SHORT PROBLEM
Print verbatim every line starting at the one that contains "In the picture" and ending at the final line of the records; include both endpoints.

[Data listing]
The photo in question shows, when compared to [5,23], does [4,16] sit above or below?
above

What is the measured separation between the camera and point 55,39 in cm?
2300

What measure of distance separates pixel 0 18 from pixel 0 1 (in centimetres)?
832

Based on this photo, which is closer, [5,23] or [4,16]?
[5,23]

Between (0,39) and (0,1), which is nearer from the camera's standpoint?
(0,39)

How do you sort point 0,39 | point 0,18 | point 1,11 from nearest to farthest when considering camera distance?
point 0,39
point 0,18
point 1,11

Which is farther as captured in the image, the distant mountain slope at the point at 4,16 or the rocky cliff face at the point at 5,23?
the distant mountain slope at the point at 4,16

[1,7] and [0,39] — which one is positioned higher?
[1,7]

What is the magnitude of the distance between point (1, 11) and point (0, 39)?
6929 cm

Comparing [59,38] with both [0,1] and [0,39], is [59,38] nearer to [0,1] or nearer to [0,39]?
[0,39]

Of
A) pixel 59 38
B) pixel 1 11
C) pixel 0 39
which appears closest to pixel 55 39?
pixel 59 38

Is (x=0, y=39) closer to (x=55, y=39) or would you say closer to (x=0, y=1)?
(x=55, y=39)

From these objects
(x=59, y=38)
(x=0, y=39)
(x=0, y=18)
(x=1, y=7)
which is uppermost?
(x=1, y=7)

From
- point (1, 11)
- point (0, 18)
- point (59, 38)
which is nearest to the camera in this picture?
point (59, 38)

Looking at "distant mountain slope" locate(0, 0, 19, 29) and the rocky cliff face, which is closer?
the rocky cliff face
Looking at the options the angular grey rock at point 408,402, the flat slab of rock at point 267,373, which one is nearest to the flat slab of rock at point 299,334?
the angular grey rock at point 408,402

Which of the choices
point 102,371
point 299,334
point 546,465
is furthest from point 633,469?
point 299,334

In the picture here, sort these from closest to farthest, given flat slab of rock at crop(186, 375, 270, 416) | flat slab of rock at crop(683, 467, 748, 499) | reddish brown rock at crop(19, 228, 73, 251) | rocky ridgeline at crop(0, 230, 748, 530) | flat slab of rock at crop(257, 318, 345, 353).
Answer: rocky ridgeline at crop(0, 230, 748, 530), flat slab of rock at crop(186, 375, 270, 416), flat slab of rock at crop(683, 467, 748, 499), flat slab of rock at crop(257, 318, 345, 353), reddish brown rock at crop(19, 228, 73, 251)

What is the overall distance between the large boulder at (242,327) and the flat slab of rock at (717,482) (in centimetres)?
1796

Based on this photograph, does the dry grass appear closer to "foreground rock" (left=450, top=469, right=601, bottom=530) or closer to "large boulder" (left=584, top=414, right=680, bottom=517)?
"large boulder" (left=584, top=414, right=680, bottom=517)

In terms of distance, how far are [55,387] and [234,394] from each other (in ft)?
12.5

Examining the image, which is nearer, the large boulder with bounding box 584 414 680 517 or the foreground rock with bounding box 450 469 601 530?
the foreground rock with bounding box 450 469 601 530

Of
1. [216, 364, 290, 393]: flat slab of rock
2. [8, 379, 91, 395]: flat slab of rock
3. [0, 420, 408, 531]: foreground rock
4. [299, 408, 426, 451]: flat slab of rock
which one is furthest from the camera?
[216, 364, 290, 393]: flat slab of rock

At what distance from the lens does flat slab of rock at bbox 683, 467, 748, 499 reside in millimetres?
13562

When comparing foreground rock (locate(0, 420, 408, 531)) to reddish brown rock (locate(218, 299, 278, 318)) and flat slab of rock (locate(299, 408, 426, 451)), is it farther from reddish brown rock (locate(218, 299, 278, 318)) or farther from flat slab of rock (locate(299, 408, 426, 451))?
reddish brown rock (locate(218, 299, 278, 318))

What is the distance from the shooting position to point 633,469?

WRITTEN RESPONSE
In the picture here, sort these from closest to farthest, given flat slab of rock at crop(186, 375, 270, 416) | flat slab of rock at crop(683, 467, 748, 499) | reddish brown rock at crop(19, 228, 73, 251) | rocky ridgeline at crop(0, 230, 748, 530) | flat slab of rock at crop(257, 318, 345, 353).
Answer: rocky ridgeline at crop(0, 230, 748, 530), flat slab of rock at crop(186, 375, 270, 416), flat slab of rock at crop(683, 467, 748, 499), flat slab of rock at crop(257, 318, 345, 353), reddish brown rock at crop(19, 228, 73, 251)

What is the overall distance between the large boulder at (242,327) and the flat slab of rock at (717,482) (in centimetres)?
1796

Based on this photograph, does the dry grass appear closer to "foreground rock" (left=450, top=469, right=601, bottom=530) or closer to "large boulder" (left=584, top=414, right=680, bottom=517)?
"large boulder" (left=584, top=414, right=680, bottom=517)

In terms of distance, how far are [55,387] and [234,394] from each other (in ft)?
12.5

Examining the image, which is nearer, the large boulder with bounding box 584 414 680 517 or the foreground rock with bounding box 450 469 601 530?
the foreground rock with bounding box 450 469 601 530

Of
1. [216, 364, 290, 393]: flat slab of rock
2. [8, 379, 91, 395]: flat slab of rock
3. [0, 420, 408, 531]: foreground rock
4. [299, 408, 426, 451]: flat slab of rock
which one is furthest from the camera?
[216, 364, 290, 393]: flat slab of rock

At what distance from the lens does flat slab of rock at bbox 683, 467, 748, 499 reside in millimetres?
13562

When comparing foreground rock (locate(0, 420, 408, 531)) to reddish brown rock (locate(218, 299, 278, 318)) and flat slab of rock (locate(299, 408, 426, 451)), is it farther from reddish brown rock (locate(218, 299, 278, 318)) or farther from flat slab of rock (locate(299, 408, 426, 451))?
reddish brown rock (locate(218, 299, 278, 318))

What is the distance from the shooting position to point 633,469?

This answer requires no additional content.